Surveys, resident meetings, and staff meetings provided opportunities for people to share their ideas, concerns, or feedback. However, the provider did not always follow the complaints, suggestions, and compliments policy. There was no complaints log or written evidence to demonstrate all complaints were fully investigated.

People and their families told us they had access to other healthcare professionals whenever support or treatment was needed.

Staff told us they worked collaboratively to ensure people received support when needed. One staff member mentioned team leaders stepped in to provide assistance if required.

Healthcare professionals reported visiting the home regularly to review people. They stated the provider ensured follow-ups were completed and any necessary changes to peoples' care were implemented.

Multidisciplinary team (MDT) meetings were held every six months, involving healthcare professionals and the GP. During these meetings, each person was discussed and reviewed, with actions implemented as needed. This process ensured regular and comprehensive reviews of every person's care. Care plans reflected changes made by professionals, such as adjustments to medications by the GP.

People and their families believed they were treated fairly and had access to appropriate care and support tailored to their needs.

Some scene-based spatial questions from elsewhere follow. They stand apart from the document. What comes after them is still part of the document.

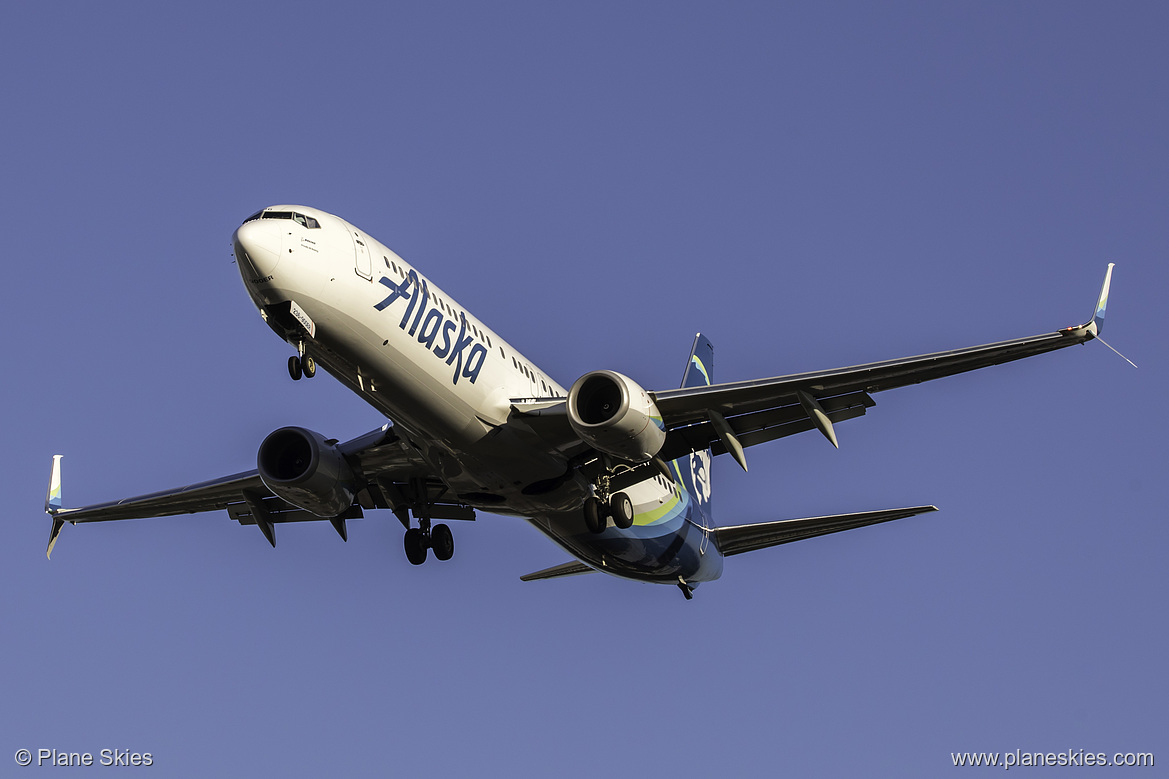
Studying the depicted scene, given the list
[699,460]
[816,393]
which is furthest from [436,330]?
[699,460]

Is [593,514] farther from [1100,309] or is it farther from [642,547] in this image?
[1100,309]

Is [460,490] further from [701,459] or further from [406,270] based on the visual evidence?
[701,459]

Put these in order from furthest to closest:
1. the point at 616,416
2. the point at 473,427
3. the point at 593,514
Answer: the point at 593,514 → the point at 473,427 → the point at 616,416

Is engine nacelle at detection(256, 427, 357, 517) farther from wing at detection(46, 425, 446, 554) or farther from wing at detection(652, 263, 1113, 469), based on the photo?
wing at detection(652, 263, 1113, 469)

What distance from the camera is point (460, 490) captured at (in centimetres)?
2756

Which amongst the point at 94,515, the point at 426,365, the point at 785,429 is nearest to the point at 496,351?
the point at 426,365

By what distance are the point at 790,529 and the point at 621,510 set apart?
582cm

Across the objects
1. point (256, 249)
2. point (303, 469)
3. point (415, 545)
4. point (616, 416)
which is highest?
point (256, 249)

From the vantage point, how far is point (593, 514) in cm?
2736

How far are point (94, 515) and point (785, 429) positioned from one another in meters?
18.1

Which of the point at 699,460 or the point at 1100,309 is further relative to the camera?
the point at 699,460

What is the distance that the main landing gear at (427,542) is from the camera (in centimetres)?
3005

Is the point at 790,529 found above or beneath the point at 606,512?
above

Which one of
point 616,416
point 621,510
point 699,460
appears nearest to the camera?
point 616,416
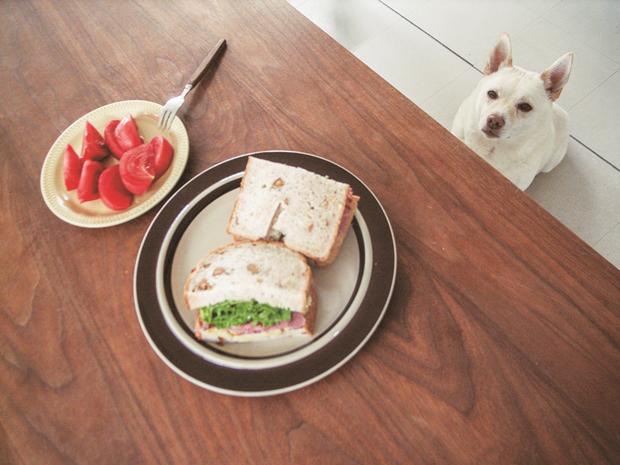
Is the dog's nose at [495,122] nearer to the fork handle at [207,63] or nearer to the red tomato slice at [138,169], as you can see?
the fork handle at [207,63]

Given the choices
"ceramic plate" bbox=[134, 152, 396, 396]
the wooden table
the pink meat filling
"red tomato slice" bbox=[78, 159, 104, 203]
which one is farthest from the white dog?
"red tomato slice" bbox=[78, 159, 104, 203]

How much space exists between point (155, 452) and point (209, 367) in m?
0.18

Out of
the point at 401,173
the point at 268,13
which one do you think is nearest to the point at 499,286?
the point at 401,173

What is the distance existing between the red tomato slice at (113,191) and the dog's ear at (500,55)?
1217mm

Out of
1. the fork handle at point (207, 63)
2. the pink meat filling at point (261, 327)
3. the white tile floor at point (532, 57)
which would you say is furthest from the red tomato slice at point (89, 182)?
the white tile floor at point (532, 57)

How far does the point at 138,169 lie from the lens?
90 centimetres

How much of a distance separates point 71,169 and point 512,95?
1.32 m

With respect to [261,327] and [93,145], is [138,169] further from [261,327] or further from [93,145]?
[261,327]

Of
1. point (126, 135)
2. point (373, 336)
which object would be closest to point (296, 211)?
point (373, 336)

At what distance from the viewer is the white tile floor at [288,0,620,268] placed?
1.69 m

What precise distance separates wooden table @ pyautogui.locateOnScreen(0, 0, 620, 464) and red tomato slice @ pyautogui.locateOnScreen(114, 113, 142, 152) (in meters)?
0.13

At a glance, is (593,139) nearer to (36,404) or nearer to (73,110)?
(73,110)

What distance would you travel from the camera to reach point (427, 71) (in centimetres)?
208

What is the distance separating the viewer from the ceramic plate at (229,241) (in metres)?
0.69
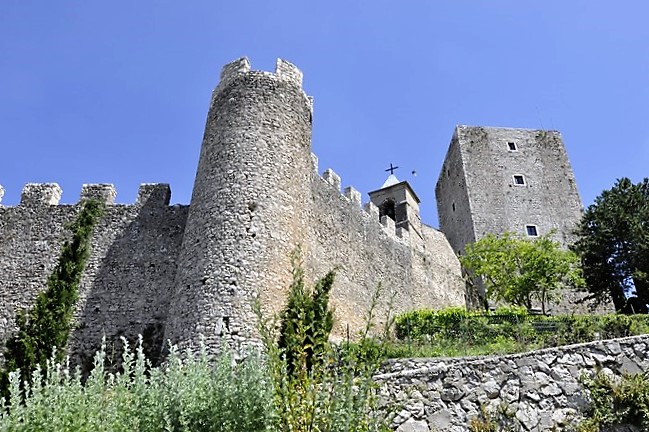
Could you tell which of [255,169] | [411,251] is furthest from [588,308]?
[255,169]

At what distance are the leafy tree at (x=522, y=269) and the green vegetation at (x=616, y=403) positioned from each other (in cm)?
1374

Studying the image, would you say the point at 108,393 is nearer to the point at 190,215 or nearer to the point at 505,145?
the point at 190,215

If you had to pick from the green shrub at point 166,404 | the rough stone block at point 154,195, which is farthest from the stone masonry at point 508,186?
the green shrub at point 166,404

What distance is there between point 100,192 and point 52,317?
4759 millimetres

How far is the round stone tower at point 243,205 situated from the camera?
449 inches

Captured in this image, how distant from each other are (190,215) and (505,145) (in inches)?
958

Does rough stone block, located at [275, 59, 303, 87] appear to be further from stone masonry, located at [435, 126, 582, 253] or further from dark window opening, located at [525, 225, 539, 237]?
dark window opening, located at [525, 225, 539, 237]

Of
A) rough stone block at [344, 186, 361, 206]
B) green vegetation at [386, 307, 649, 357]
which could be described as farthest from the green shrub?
rough stone block at [344, 186, 361, 206]

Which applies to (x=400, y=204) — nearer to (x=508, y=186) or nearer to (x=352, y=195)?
(x=352, y=195)

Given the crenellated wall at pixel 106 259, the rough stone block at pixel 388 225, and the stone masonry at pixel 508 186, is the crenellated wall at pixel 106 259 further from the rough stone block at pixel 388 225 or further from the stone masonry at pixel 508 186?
the stone masonry at pixel 508 186

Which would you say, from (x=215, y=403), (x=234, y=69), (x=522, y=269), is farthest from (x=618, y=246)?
(x=215, y=403)

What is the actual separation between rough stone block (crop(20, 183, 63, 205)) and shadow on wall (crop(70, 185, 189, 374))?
1.82m

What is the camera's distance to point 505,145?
108 ft

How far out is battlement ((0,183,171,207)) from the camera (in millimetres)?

Staff were not aware of any instances of discrimination within the service, and some staff members felt valued in their roles.

The 'resident of the day' process provided an opportunity for individuals to share their opinions, discuss preferences with staff, and contribute to their care plans. However, for people who lacked the mental capacity, there was not always clear evidence their families had been consulted or involved in the care review process.

Some people felt they were supported to plan for their future and future care, while others were unsure.

Some staff did not fully understand the importance of supporting people to plan for their future, including end-of-life care. One staff member stated, "End of life care is just as they get ill," which meant people did not have sufficient time to express their wishes and preferences.

End-of-life care was supported through documented plans, including decisions around resuscitation for some people, funeral preferences, and religious wishes. However, staff had not received end-of-life care training to ensure compassionate and respectful support.